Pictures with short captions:

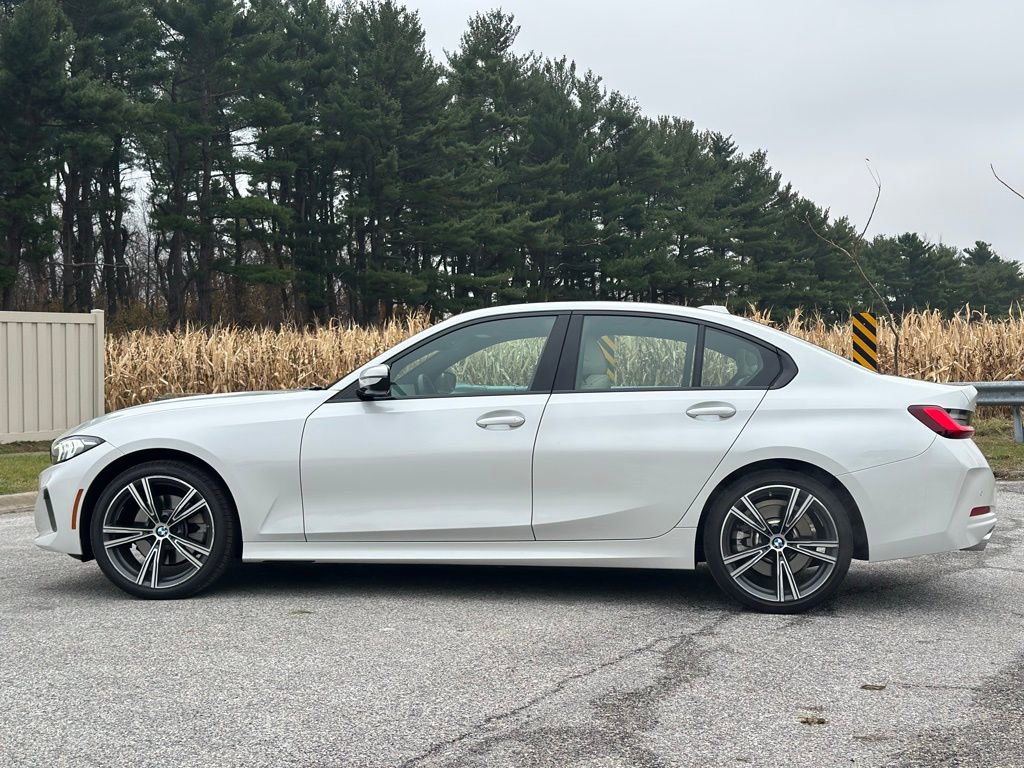 Certified 2023 BMW 330i xDrive Sedan w/ Premium Package image 6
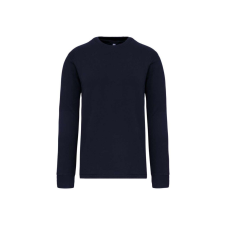 Designed To Work WK4001 SET-IN SLEEVE SWEATSHIRT 3XL férfi pulóver, kardigán
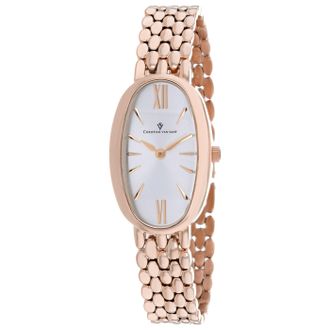 Christian Van Sant Lucia Womens Watch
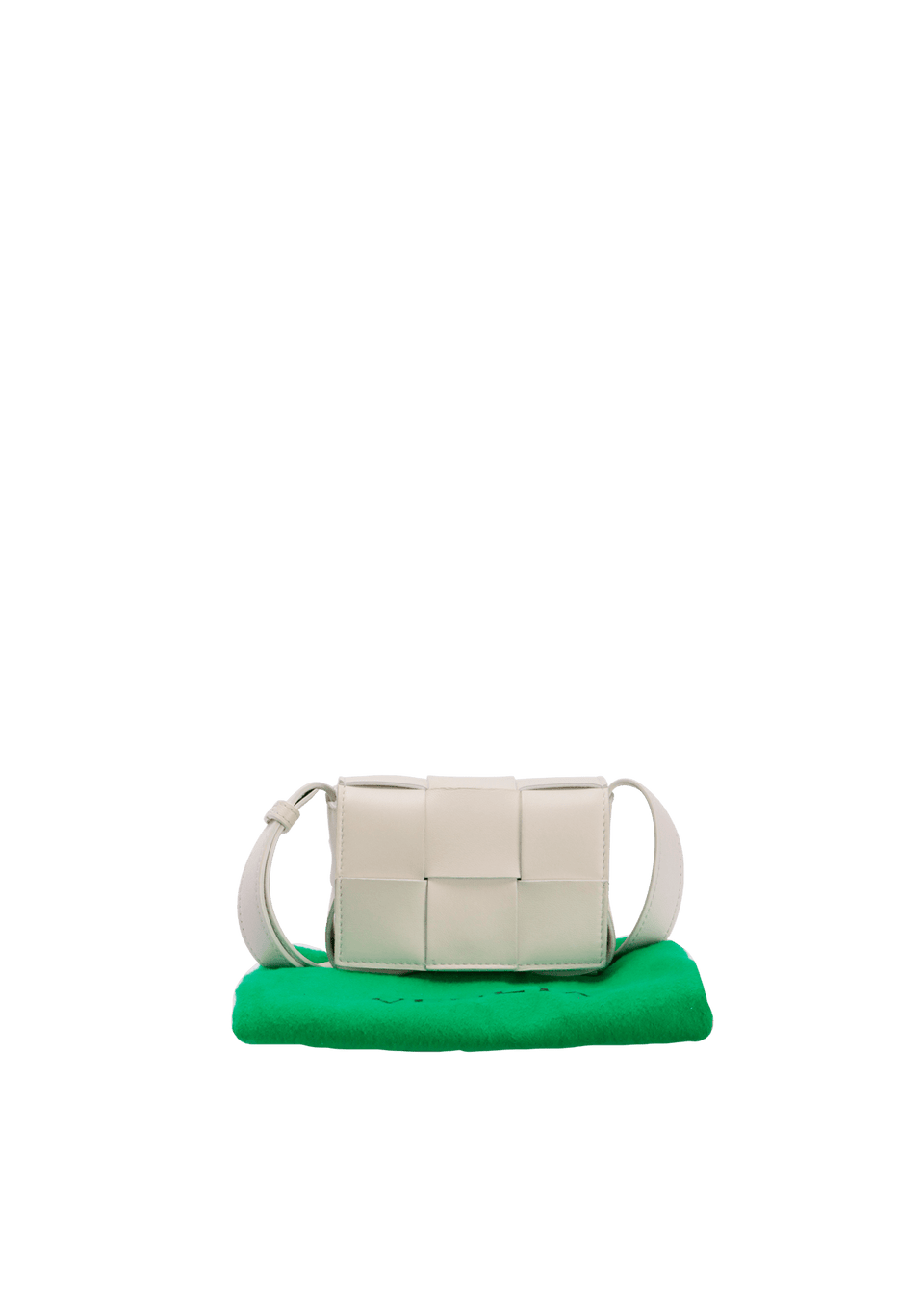 CANDY CASSETTE CROSBODY BAG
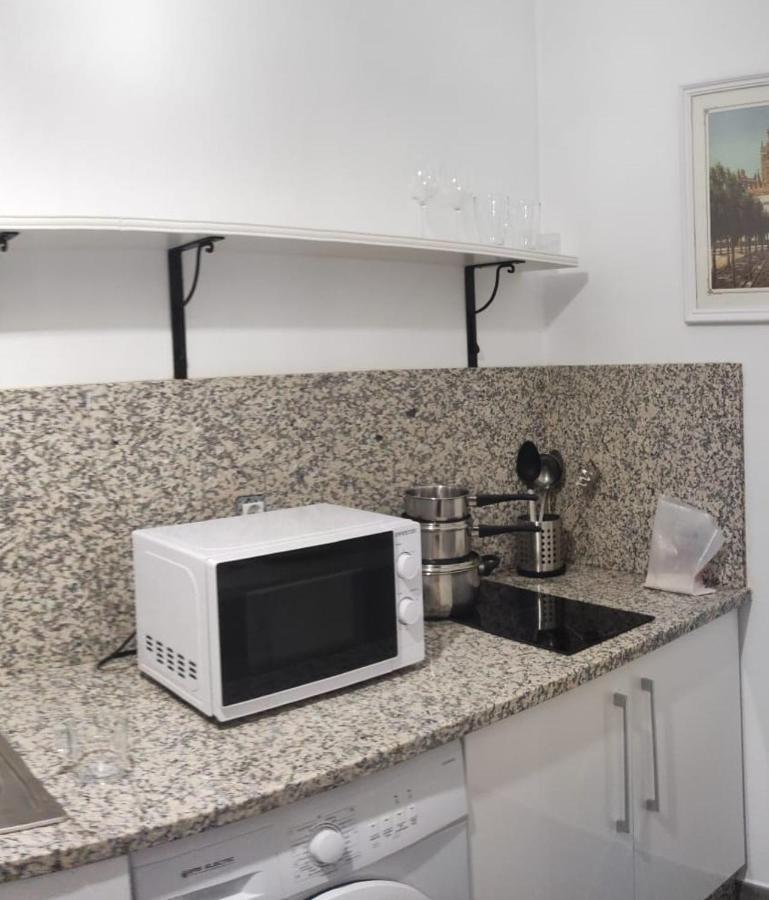 Apartamento En Urbanizacion Residencial - Roble, 5 Salteras Eksteriør billede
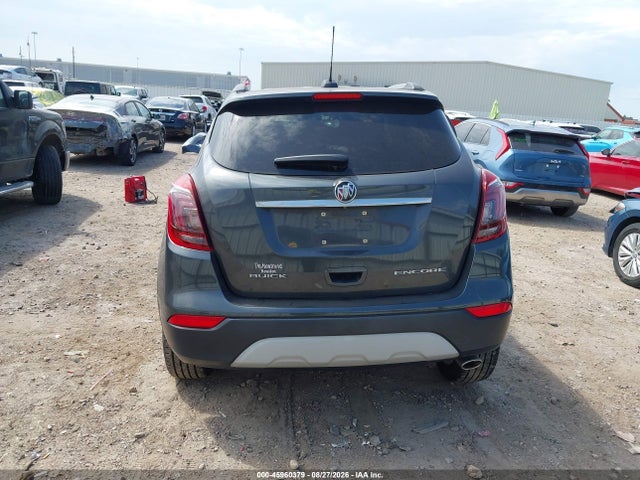 Продаж на аукціоні авто 2018 Buick Encore Preferred, vin: KL4CJASB0JB578789, номер лоту: 45960379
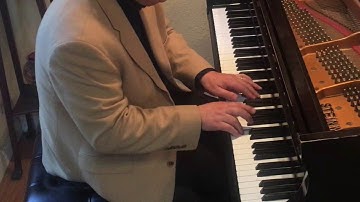Taboloff Performs Toccata in F minor by Carlos Seixas
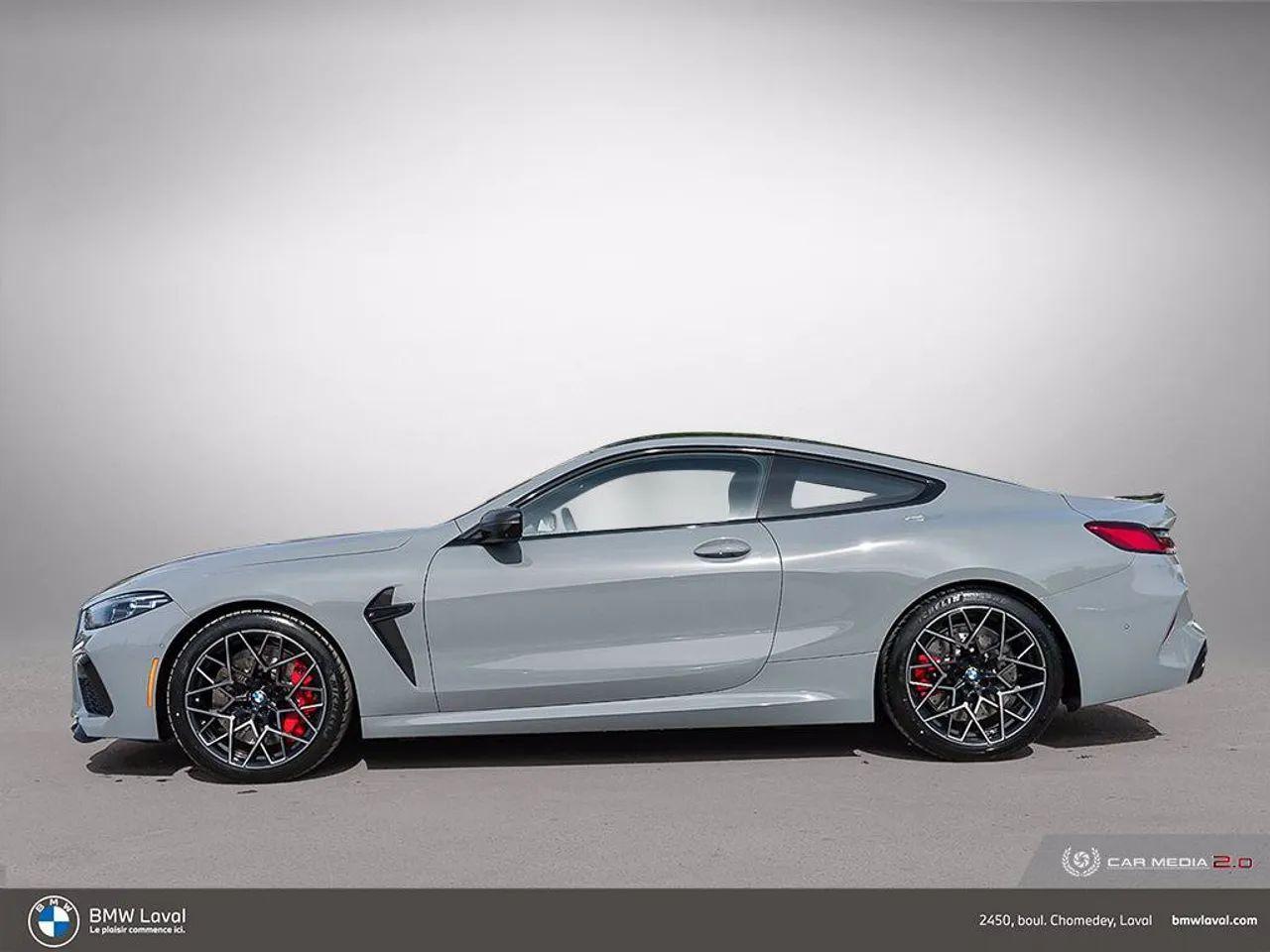 2022 BMW M8 Base-2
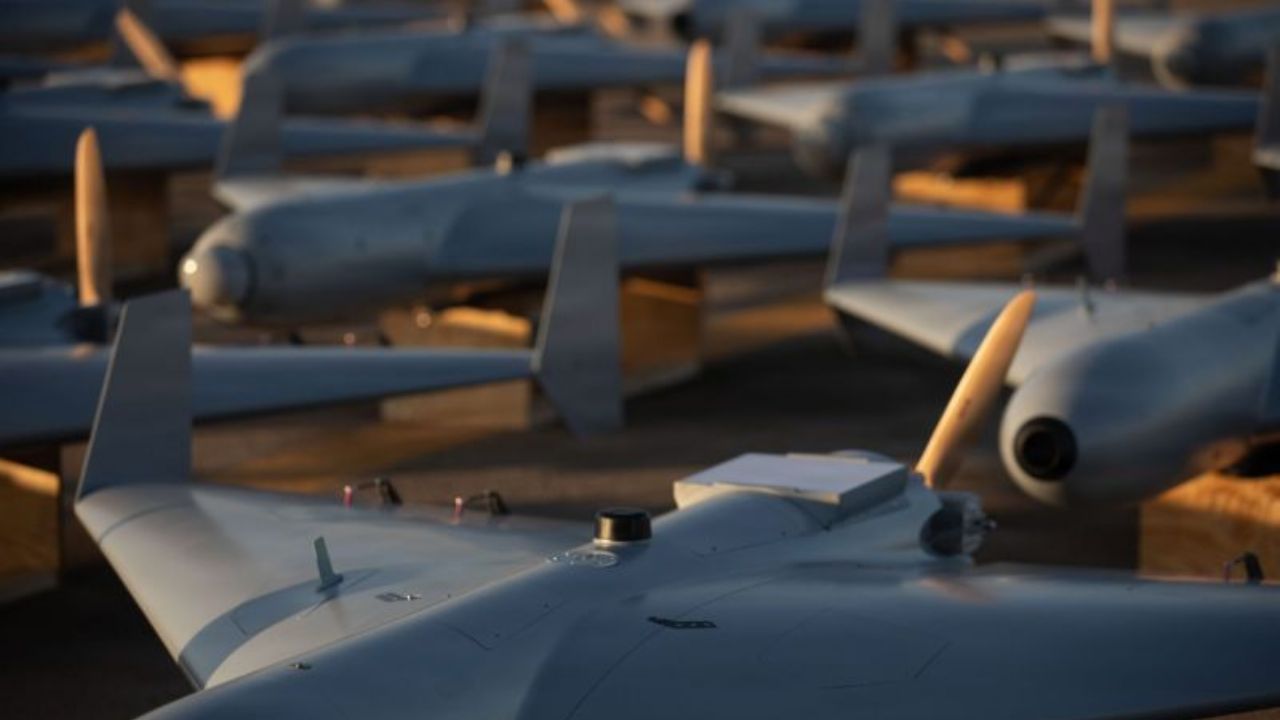 ABD'nin İran'a saldırısında ilk: 'Kamikaze drone'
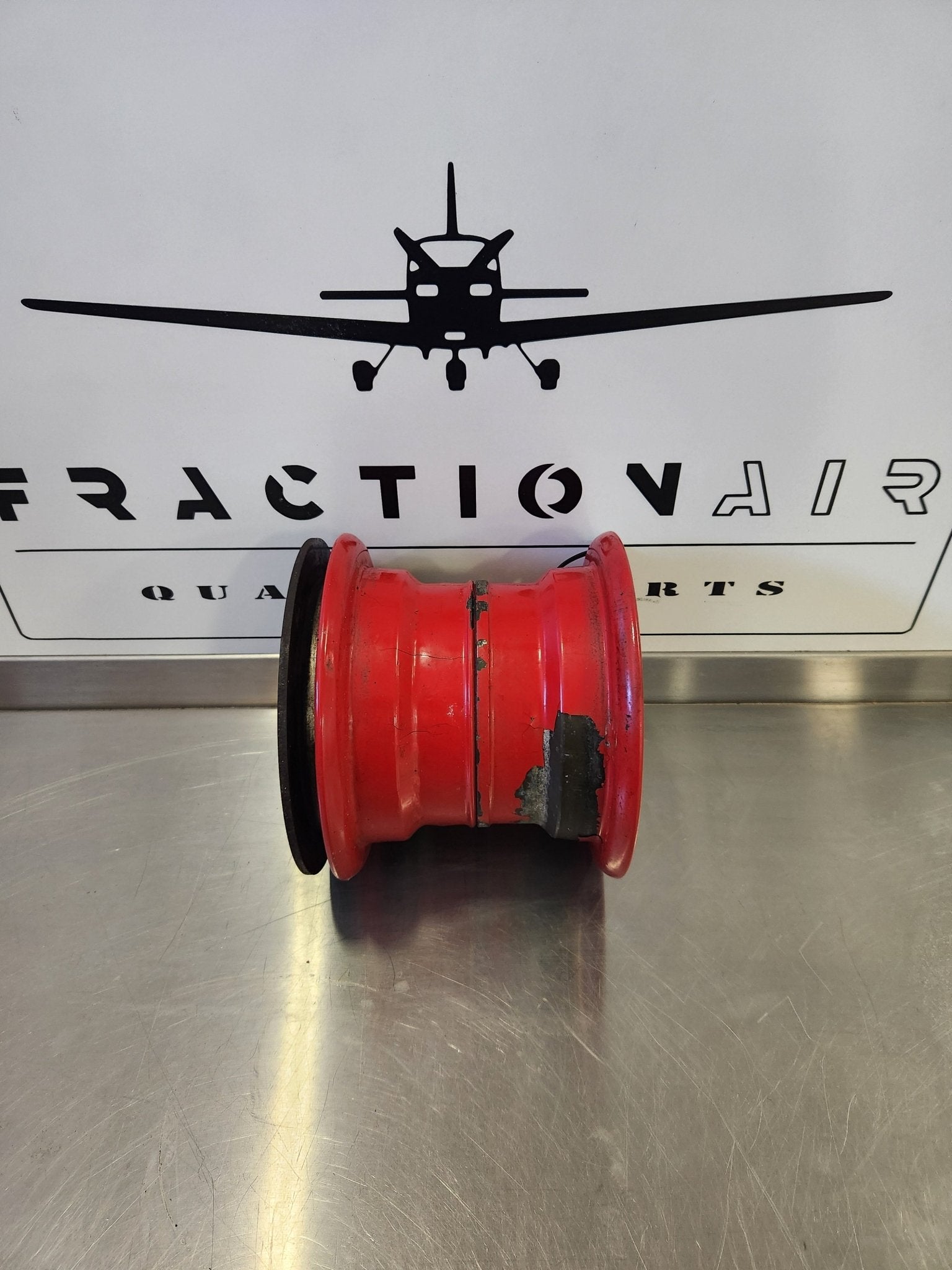 40 - 86B Cleveland Wheel Assy - Main Piper 551764 | FractionAIR Parts - Aircraft Parts & Accessories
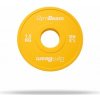 GymBeam Gumový frakční kotouč 51 mm 1.5 kg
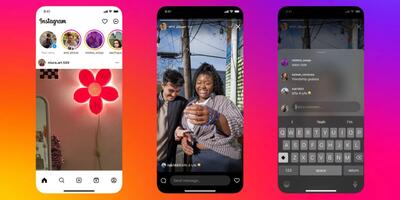 اینستاگرام در حال توسعه قابلیت نوشتن کامنت برای استوری‌ها است [تماشا کنید]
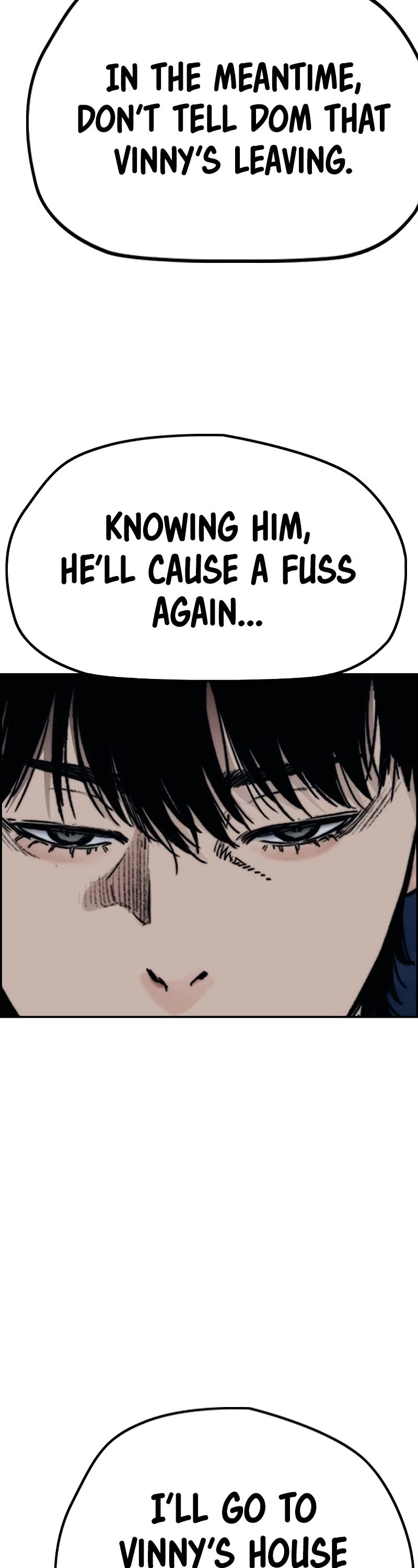 Wind Breaker Chapter 420 page 16 - Chapter 420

What you will do :: Copy every line of the material above without changing a word, and leave the pictures out.

Answer to this task ::
 Certified 2023 BMW 330i xDrive Sedan w/ Premium Package image 6
 Designed To Work WK4001 SET-IN SLEEVE SWEATSHIRT 3XL férfi pulóver, kardigán
 Christian Van Sant Lucia Womens Watch
 CANDY CASSETTE CROSBODY BAG
 Apartamento En Urbanizacion Residencial - Roble, 5 Salteras Eksteriør billede
 Продаж на аукціоні авто 2018 Buick Encore Preferred, vin: KL4CJASB0JB578789, номер лоту: 45960379
Taboloff Performs Toccata in F minor by Carlos Seixas
 2022 BMW M8 Base-2
 ABD'nin İran'a saldırısında ilk: 'Kamikaze drone'
 40 - 86B Cleveland Wheel Assy - Main Piper 551764 | FractionAIR Parts - Aircraft Parts & Accessories
 GymBeam Gumový frakční kotouč 51 mm 1.5 kg
 اینستاگرام در حال توسعه قابلیت نوشتن کامنت برای استوری‌ها است [تماشا کنید]
 Wind Breaker Chapter 420 page 16 - Chapter 420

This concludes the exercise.